Media release from NZ Institute of Medical Laboratory Science
2 minutes to Read
Unfiltered 2021

The recent announcement that a biotech company is going to place a diagnostic testing instrument in a select group of pharmacies has raised some real concerns from the New Zealand Institute of Medical Laboratory Science (NZIMLS).

We have all seen the direct effects of the recent overestimation of the COVID PCR capability and to ignore the input and advice of expert medical laboratory scientists reinforces the lack of respect once again for this undervalued group of health professionals.

‘It is unacceptable to not have those who are specialized registered medical practitioners in the scope of providing diagnostic testing, advice and quality assurance performing diagnostic tests that are to be used for medical and social decisions’, says Terry Taylor, the president of the NZIMLS.

‘Clearly this situation highlights a major gap in the regulatory environment for diagnostic testing on human samples. One can imagine the consequences for a medical laboratory scientist prescribing and dispensing pharmaceuticals outside their scope of practise’, says Taylor.

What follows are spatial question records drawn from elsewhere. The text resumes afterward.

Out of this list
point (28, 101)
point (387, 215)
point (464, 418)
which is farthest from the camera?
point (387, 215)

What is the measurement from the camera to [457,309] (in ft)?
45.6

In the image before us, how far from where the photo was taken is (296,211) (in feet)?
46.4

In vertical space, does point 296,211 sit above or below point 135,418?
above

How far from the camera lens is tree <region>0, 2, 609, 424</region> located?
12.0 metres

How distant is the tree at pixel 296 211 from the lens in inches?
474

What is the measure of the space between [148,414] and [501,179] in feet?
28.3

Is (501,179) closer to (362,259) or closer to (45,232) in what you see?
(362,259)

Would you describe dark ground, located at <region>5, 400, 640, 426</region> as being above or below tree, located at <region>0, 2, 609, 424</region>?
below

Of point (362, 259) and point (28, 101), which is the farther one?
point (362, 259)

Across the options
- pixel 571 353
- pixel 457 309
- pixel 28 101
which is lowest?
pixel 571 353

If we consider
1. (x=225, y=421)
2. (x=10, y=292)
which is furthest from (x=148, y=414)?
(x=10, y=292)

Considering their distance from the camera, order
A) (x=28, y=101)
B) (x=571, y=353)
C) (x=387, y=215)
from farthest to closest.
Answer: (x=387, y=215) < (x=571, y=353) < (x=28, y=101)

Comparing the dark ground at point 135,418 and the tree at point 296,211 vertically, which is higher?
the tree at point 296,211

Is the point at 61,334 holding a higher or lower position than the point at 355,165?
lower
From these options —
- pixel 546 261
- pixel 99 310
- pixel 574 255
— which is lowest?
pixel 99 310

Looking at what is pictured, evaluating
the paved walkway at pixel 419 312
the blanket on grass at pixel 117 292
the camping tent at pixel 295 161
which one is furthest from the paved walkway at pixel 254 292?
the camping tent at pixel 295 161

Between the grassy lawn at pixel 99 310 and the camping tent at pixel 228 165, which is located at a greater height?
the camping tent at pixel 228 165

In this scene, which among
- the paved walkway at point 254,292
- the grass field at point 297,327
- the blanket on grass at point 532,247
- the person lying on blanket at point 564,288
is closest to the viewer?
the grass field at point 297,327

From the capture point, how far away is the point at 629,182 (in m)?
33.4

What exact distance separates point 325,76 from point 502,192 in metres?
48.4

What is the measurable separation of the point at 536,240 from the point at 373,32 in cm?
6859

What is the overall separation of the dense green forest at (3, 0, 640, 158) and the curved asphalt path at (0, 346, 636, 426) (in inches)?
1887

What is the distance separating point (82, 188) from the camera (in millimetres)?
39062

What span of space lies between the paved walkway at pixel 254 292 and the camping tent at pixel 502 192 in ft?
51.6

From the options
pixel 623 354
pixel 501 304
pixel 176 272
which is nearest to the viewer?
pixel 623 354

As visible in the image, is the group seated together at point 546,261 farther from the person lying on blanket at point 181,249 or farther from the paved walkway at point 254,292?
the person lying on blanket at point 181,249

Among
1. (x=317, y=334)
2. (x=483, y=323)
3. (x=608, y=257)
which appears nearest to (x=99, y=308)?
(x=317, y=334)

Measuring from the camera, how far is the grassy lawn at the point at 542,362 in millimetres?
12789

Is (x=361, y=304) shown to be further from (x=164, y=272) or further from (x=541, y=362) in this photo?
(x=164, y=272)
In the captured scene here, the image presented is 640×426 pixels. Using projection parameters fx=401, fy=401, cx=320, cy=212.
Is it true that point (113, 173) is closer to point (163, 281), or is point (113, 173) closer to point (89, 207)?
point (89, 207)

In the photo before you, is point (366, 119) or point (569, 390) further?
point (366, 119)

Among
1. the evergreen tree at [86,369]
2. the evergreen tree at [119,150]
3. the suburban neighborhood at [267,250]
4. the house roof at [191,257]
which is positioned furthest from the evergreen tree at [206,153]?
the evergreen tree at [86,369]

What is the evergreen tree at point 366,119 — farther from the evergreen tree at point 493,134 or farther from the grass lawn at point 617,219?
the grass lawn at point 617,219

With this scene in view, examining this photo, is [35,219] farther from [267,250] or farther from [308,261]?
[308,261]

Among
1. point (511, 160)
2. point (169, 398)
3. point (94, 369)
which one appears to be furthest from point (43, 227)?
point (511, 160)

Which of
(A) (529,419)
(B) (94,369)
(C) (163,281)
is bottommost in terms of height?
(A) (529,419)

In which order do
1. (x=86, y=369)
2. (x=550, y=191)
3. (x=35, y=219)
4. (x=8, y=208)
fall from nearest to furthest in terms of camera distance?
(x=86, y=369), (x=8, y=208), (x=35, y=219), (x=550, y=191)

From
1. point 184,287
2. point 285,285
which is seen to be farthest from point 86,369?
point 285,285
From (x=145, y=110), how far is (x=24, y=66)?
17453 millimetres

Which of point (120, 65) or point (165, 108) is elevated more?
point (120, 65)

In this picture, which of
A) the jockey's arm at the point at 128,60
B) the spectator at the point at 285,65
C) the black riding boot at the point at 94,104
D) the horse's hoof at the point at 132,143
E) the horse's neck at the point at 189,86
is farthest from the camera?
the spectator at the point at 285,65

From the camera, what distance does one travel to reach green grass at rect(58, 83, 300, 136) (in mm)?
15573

‘The diagnostic laboratories in Aotearoa New Zealand are controlled environments that require stringent accreditation standards and are staffed by registered medical laboratory health professionals. Surely in a situation where testing is going to be in a pharmacy then the expectation at the very least would be oversight from a suitable qualified registered medical laboratory professional’, says Taylor

To become a medical laboratory scientist (MLS) involves 4 years of intensive university medical education coupled with a 6–12-month practical internship depending on the laboratory discipline that is chosen to specialise in. Many of our scientists continue onto further study gaining a Postgraduate diploma (PG Dip), or a Master of Medical Laboratory Science (MMLSc) and a few standouts go on to complete a PhD in Medical laboratory science. This ensures that the public of Aotearoa New Zealand can have total confidence that their precious testing samples are being analysed with the safeguard of a regulatory environment with accountability and expertise that gives confidence and certainty about the validity of any test result that these health professionals release.

COVID antibody testing is offered in all the larger private and DHB laboratories and the commercial assays used are all standardized to WHO standards. The clinical use of these tests has become more blurred because the high vaccination rates show most of our adult population has a level of detectable antibodies against the spike proteins on the COVID viral surface.

However, as all scientists realise, the immunological processes involved with Omicron infection are very complex and difficult to predict or correlate at this time. Omicron is after all the master of evading our immune response and this is shown by the high R value and high infection numbers compared to previous variants. And then there is the issue of true neutralising antibodies versus innate or inert circulating antibodies.

This is a complex situation that already causes a lot of confusion in the public arena, and without having expert microbiology and immunology advice readily available will only cause more misinformation and presumption in the public domain.

‘It is not helpful to compare the strong correlation with quantitative antibody levels and disease protection that are seen in vaccination for different viral infections like Hepatitis B. This correlation and standardization involved large scale clinical trials over many years’, says Taylor

‘The NZIMLS will always promote innovative and diagnostically useful research and development but are pleading to all those in the biotechnology industry to utilize collaborative pathways with the diagnostic laboratory providers. To completely bypass those who are experts in all aspects of regulation, quality assurance, and clinical pathways just reinforces the lack of respect our medical scientists face almost daily’, says Taylor.